Saved entries
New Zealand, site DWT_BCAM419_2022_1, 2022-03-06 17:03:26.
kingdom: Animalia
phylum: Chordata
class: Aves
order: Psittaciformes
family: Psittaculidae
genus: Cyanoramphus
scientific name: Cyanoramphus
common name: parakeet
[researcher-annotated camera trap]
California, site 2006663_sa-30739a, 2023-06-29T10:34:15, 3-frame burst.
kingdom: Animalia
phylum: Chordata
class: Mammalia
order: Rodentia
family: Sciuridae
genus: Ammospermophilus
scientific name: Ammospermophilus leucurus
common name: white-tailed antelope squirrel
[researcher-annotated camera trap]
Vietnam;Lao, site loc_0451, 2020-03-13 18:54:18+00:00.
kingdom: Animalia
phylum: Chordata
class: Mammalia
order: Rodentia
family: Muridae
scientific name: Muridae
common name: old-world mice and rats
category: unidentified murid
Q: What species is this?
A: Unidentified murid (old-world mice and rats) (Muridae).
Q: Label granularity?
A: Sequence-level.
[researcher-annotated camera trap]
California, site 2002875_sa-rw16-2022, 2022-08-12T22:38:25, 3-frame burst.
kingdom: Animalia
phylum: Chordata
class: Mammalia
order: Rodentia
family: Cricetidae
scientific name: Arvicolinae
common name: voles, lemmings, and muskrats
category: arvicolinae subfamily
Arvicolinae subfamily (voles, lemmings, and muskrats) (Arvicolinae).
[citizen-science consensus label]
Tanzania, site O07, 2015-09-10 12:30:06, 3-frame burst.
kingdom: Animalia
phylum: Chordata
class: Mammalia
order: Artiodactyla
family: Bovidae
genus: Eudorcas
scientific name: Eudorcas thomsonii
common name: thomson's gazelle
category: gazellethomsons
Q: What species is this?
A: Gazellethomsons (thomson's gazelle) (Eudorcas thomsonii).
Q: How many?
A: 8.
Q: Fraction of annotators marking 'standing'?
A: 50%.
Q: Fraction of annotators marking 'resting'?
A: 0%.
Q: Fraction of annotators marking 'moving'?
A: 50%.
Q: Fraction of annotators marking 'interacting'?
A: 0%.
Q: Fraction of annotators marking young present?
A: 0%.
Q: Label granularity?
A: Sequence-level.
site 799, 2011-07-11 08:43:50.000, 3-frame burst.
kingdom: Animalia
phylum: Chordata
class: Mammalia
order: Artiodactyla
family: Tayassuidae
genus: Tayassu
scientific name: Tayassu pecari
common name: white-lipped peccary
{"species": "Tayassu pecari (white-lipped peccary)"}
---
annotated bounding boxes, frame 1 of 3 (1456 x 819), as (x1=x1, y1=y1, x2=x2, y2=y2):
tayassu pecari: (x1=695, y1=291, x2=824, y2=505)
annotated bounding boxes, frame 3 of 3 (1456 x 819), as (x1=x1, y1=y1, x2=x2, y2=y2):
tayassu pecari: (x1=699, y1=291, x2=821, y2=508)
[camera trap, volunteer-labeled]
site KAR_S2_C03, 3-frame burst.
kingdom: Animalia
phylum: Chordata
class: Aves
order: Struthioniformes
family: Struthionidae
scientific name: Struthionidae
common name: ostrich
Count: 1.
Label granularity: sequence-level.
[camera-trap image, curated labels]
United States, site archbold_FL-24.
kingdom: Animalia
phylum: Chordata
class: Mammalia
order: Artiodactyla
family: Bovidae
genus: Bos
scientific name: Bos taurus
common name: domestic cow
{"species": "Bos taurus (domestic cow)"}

§ **EXERCISE**
All lines above in which the word "Fraction" occurs should be identified and copied.

§ **SOLUTION TO THE EXERCISE**
Q: Fraction of annotators marking 'standing'?
Q: Fraction of annotators marking 'resting'?
Q: Fraction of annotators marking 'moving'?
Q: Fraction of annotators marking 'interacting'?
Q: Fraction of annotators marking young present?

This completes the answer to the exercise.